▶ **PAGE EXTRACT**
Author(s) K. G. Mazhirina1, 3, M. V. Rezakova2, M. A. Pokrovskiy1, 3, A. A. Savelov2, M. B. Shtark1, 3

Institution(s) 1Research Institute for Molecular Biology and Biophysics, SB RAMS, Novosibirsk, Russia 2Research Instititue "International Tomographic Centre", SB RAMS, Novosibirsk, Russia 3Company "Biofeedback Computer Systems", Novosibirsk, Russia

Article title Central self-regulation mechanisms: fMRI study

Abstract (resume)

Introduction. The brain was mapped on-line using fMRI technology in the process of the development of self-regulation skills, controlled physiological characteristics.

Purpose. In this paper we present the results of the fMRI study of intracerebral dynamics of self-regulation skills development.

▶ **DATA RECORDS**
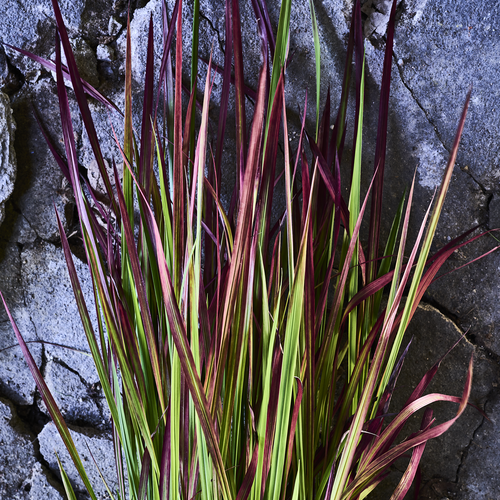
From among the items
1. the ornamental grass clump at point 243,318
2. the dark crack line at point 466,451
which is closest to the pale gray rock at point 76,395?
the ornamental grass clump at point 243,318

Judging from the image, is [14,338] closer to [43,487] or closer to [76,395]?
[76,395]

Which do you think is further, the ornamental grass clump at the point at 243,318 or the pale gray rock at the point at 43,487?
the pale gray rock at the point at 43,487

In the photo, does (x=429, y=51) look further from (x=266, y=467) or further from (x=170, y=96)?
(x=266, y=467)

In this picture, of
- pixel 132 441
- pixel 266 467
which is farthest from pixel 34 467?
pixel 266 467

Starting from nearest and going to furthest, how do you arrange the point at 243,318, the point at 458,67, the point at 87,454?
the point at 243,318
the point at 458,67
the point at 87,454

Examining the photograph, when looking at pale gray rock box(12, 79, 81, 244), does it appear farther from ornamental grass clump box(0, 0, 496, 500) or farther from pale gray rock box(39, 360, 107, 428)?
pale gray rock box(39, 360, 107, 428)

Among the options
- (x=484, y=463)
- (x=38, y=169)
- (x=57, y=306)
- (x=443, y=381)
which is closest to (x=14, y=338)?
(x=57, y=306)

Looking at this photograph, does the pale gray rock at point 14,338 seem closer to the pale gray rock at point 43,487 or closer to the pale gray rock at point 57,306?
the pale gray rock at point 57,306

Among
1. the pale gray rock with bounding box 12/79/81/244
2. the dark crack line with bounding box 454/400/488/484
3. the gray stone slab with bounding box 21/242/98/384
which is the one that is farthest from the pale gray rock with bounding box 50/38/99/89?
the dark crack line with bounding box 454/400/488/484
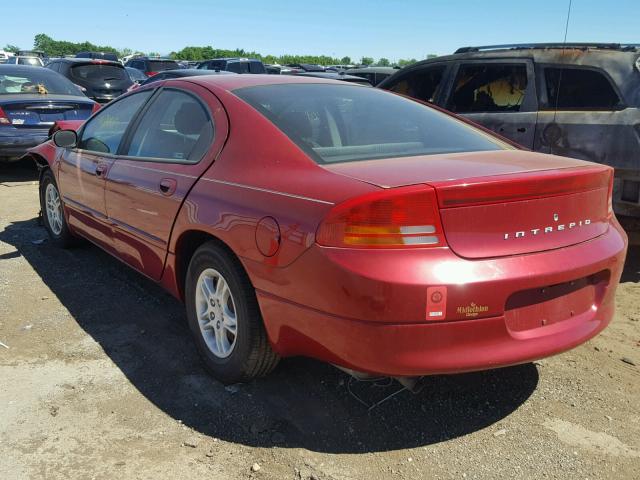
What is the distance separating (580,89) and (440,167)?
3.15m

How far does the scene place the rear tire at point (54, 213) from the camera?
17.4 ft

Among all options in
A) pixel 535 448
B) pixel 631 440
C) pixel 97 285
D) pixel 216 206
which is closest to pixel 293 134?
pixel 216 206

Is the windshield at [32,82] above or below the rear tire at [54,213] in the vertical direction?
above

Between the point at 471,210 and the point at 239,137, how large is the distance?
4.15 ft

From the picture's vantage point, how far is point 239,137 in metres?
3.04

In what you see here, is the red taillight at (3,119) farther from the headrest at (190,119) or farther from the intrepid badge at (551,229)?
the intrepid badge at (551,229)

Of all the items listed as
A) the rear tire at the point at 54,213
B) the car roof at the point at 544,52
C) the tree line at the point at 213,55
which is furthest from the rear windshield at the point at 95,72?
the tree line at the point at 213,55

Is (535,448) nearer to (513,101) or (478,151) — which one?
(478,151)

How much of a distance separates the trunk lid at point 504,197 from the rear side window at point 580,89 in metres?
2.33

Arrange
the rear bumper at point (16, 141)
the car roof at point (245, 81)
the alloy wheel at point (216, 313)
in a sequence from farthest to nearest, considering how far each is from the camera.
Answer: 1. the rear bumper at point (16, 141)
2. the car roof at point (245, 81)
3. the alloy wheel at point (216, 313)

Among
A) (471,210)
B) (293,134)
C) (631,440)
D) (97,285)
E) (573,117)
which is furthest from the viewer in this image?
(573,117)

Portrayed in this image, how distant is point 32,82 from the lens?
9258 millimetres

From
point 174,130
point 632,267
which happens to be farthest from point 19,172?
point 632,267

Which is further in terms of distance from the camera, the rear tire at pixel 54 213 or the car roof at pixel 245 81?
the rear tire at pixel 54 213
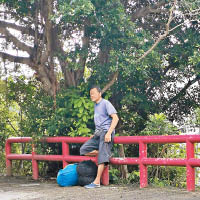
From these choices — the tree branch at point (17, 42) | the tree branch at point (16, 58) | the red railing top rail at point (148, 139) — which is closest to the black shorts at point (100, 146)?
the red railing top rail at point (148, 139)

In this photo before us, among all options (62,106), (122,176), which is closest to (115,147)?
(122,176)

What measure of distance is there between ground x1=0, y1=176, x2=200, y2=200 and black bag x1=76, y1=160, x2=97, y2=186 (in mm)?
152

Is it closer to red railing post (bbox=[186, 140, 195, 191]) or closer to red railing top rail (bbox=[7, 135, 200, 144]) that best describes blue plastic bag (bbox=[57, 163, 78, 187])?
red railing top rail (bbox=[7, 135, 200, 144])

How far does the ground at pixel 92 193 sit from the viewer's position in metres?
7.27

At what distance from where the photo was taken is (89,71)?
1215 centimetres

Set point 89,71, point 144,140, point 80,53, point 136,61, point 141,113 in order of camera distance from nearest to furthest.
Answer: point 144,140 → point 136,61 → point 80,53 → point 89,71 → point 141,113

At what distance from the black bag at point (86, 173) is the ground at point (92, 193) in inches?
6.0

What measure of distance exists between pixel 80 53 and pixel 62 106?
1.28 metres

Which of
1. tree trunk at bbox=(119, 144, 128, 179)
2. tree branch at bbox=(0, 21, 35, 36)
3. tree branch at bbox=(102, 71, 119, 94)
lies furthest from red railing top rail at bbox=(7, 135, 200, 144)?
tree branch at bbox=(0, 21, 35, 36)

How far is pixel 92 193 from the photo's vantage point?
306 inches

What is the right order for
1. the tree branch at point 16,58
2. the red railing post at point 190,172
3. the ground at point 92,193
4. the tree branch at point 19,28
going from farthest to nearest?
the tree branch at point 19,28 < the tree branch at point 16,58 < the red railing post at point 190,172 < the ground at point 92,193

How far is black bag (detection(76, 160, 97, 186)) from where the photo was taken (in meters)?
8.56

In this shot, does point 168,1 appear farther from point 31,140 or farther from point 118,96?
point 31,140

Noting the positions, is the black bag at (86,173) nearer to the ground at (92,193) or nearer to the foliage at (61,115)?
the ground at (92,193)
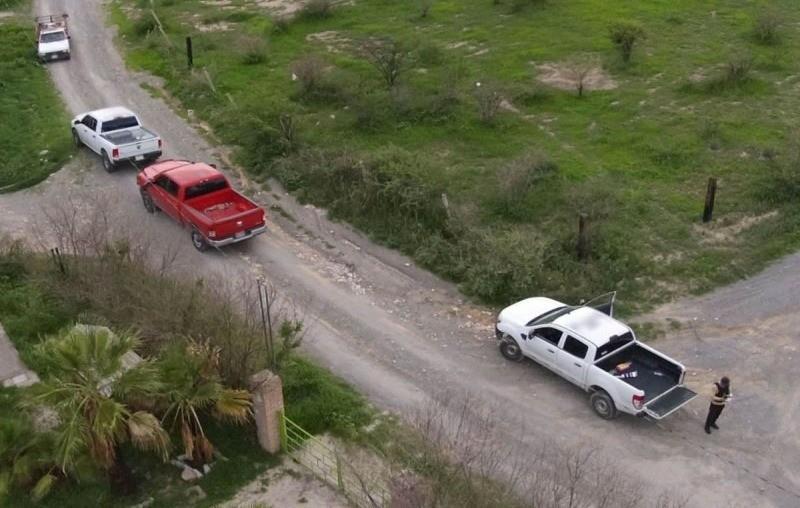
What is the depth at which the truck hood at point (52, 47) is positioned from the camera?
3512 cm

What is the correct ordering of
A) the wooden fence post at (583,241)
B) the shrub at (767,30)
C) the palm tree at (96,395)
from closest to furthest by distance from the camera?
the palm tree at (96,395) < the wooden fence post at (583,241) < the shrub at (767,30)

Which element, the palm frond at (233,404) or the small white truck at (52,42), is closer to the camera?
the palm frond at (233,404)

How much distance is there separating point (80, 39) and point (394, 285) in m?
24.5

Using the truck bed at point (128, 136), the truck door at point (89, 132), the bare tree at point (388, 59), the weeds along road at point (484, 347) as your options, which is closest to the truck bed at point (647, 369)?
the weeds along road at point (484, 347)

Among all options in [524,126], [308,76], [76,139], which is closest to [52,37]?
[76,139]

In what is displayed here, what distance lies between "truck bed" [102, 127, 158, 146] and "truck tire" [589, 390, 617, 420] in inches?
629

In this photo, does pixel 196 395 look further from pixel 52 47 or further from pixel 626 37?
pixel 52 47

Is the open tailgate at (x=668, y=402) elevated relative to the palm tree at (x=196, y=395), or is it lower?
lower

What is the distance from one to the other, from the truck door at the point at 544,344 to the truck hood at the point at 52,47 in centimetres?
2626

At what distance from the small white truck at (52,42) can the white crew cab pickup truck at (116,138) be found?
983 centimetres

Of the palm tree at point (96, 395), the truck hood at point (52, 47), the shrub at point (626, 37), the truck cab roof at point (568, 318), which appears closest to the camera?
the palm tree at point (96, 395)

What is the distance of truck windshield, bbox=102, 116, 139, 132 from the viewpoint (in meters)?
26.2

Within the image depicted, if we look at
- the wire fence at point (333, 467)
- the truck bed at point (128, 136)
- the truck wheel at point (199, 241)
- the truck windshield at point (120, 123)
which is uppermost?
the truck windshield at point (120, 123)

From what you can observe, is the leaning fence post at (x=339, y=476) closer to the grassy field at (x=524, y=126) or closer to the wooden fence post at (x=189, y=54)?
the grassy field at (x=524, y=126)
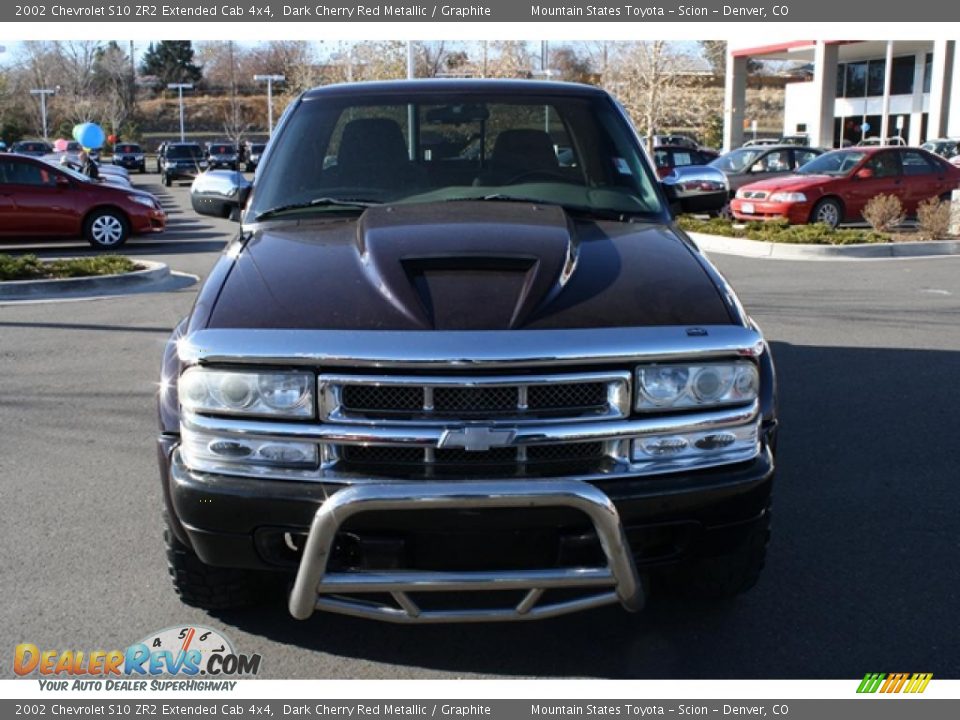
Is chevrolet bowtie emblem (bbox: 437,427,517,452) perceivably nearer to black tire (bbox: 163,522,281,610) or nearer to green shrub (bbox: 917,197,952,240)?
black tire (bbox: 163,522,281,610)

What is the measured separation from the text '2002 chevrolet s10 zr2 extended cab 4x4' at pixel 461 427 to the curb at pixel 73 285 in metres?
8.77

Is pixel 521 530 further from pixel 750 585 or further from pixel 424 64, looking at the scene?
pixel 424 64

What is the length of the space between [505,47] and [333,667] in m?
41.5

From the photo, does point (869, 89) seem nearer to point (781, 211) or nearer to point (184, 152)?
point (184, 152)

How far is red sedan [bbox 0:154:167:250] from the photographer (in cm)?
1584

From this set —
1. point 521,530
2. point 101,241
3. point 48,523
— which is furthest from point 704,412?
point 101,241

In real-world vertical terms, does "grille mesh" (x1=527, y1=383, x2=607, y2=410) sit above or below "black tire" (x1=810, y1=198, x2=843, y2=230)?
above

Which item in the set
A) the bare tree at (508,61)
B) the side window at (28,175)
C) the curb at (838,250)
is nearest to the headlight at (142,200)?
the side window at (28,175)

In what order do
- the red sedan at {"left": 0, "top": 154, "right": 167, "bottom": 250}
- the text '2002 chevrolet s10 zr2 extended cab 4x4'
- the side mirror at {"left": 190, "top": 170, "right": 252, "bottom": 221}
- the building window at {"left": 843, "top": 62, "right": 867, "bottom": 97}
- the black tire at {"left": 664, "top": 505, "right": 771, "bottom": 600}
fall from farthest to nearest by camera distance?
the building window at {"left": 843, "top": 62, "right": 867, "bottom": 97}
the red sedan at {"left": 0, "top": 154, "right": 167, "bottom": 250}
the side mirror at {"left": 190, "top": 170, "right": 252, "bottom": 221}
the black tire at {"left": 664, "top": 505, "right": 771, "bottom": 600}
the text '2002 chevrolet s10 zr2 extended cab 4x4'

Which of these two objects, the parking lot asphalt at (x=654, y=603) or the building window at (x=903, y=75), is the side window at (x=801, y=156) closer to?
the parking lot asphalt at (x=654, y=603)

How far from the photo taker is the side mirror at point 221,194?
480 cm

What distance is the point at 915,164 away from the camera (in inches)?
731

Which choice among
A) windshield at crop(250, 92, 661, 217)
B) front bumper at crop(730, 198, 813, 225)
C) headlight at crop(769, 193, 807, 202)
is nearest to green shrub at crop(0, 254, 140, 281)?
windshield at crop(250, 92, 661, 217)

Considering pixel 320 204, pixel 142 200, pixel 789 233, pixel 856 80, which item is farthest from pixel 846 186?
pixel 856 80
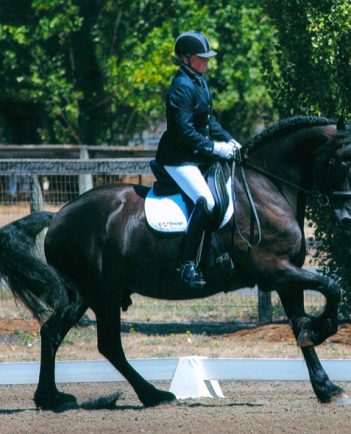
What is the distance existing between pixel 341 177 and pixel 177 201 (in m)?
1.20

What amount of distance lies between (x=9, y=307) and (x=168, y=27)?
14392 millimetres

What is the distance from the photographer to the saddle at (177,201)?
8.08 metres

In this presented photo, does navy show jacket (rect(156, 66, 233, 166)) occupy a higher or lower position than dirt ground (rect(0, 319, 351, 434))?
higher

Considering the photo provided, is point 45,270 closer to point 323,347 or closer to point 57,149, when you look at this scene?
point 323,347

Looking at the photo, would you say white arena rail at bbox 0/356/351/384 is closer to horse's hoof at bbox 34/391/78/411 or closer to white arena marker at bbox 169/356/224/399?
white arena marker at bbox 169/356/224/399

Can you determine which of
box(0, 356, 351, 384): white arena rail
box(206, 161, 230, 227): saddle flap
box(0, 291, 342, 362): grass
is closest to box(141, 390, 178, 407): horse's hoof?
box(0, 356, 351, 384): white arena rail

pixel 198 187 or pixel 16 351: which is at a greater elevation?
pixel 198 187

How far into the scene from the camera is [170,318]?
43.3ft

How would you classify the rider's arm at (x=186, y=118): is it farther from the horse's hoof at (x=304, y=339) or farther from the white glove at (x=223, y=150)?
the horse's hoof at (x=304, y=339)

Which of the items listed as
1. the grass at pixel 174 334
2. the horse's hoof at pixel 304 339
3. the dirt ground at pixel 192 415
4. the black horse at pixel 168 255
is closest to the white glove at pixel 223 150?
the black horse at pixel 168 255

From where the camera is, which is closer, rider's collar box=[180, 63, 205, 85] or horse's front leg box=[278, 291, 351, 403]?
horse's front leg box=[278, 291, 351, 403]

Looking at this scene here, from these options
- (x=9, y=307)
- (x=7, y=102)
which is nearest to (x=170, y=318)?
(x=9, y=307)

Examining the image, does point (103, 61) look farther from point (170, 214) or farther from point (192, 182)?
point (192, 182)

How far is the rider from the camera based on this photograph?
26.2ft
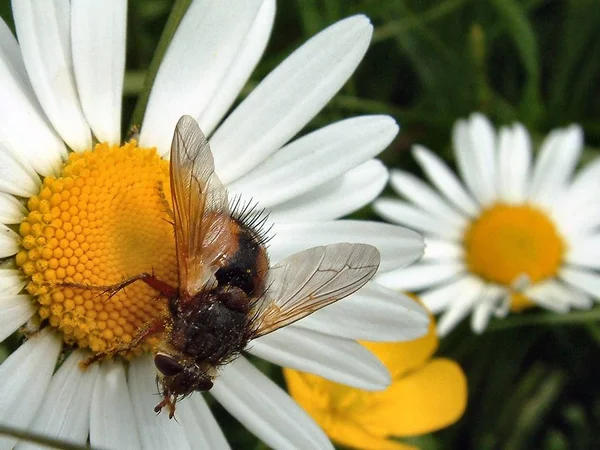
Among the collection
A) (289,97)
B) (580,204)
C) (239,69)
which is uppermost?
(239,69)

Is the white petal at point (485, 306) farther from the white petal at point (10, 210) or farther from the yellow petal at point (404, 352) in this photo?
the white petal at point (10, 210)

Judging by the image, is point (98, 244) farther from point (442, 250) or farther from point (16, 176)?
point (442, 250)

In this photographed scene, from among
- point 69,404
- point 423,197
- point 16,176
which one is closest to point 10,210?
point 16,176

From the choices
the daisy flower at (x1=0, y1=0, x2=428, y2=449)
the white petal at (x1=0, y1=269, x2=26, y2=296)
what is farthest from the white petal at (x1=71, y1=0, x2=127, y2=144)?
the white petal at (x1=0, y1=269, x2=26, y2=296)

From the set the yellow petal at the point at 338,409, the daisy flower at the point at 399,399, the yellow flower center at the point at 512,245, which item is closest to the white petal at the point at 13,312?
the yellow petal at the point at 338,409

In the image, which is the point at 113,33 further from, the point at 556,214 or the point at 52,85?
the point at 556,214

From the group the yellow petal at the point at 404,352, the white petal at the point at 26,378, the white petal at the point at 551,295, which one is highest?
the white petal at the point at 26,378
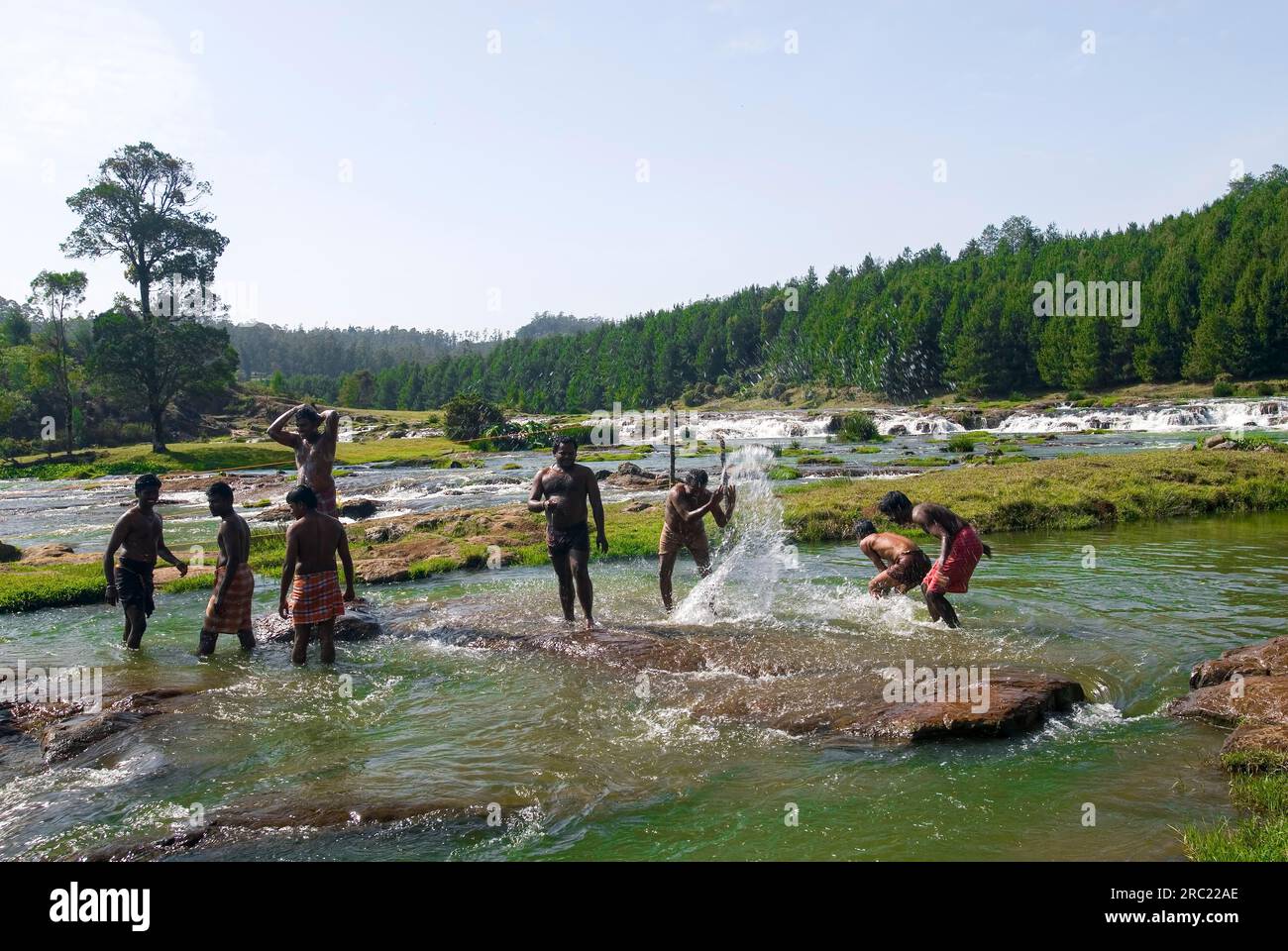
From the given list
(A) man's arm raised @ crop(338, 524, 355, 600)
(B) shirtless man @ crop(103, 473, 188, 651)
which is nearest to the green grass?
(A) man's arm raised @ crop(338, 524, 355, 600)

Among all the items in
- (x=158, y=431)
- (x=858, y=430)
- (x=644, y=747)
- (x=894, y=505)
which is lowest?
(x=644, y=747)

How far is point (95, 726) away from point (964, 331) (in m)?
99.1

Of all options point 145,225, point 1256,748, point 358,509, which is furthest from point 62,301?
point 1256,748

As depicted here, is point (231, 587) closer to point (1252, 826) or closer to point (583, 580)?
point (583, 580)

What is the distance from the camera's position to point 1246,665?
320 inches

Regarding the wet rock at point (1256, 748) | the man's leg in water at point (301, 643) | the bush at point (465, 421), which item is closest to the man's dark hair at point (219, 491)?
the man's leg in water at point (301, 643)

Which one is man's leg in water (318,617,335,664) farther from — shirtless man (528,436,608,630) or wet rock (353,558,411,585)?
wet rock (353,558,411,585)

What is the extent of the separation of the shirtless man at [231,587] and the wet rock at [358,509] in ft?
52.4

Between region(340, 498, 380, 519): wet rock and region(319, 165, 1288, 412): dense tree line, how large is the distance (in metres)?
76.2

▶ **TASK PROMPT**
Can you transcribe the whole fMRI abstract word for word? The rows have no connection to the fMRI abstract.

▶ **EXERCISE ANSWER**
Author(s) K. G. Mazhirina1, 3, M. V. Rezakova2, M. A. Pokrovskiy1, 3, A. A. Savelov2, M. B. Shtark1, 3

Institution(s) 1Research Institute for Molecular Biology and Biophysics, SB RAMS, Novosibirsk, Russia 2Research Instititue "International Tomographic Centre", SB RAMS, Novosibirsk, Russia 3Company "Biofeedback Computer Systems", Novosibirsk, Russia

Article title Central self-regulation mechanisms: fMRI study

Abstract (resume)

Introduction. The brain was mapped on-line using fMRI technology in the process of the development of self-regulation skills, controlled physiological characteristics.

Purpose. In this paper we present the results of the fMRI study of intracerebral dynamics of self-regulation skills development.